Source records:
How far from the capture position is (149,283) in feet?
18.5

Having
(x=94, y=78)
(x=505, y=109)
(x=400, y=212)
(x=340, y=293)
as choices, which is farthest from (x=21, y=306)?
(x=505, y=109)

Stated goal: Reproduce the data above verbatim, line for line.

Written response:
How far from the capture position is (149,283) in feet?
18.5

Having
(x=94, y=78)
(x=505, y=109)
(x=400, y=212)
(x=340, y=293)
as choices, which is farthest from (x=21, y=306)?
(x=505, y=109)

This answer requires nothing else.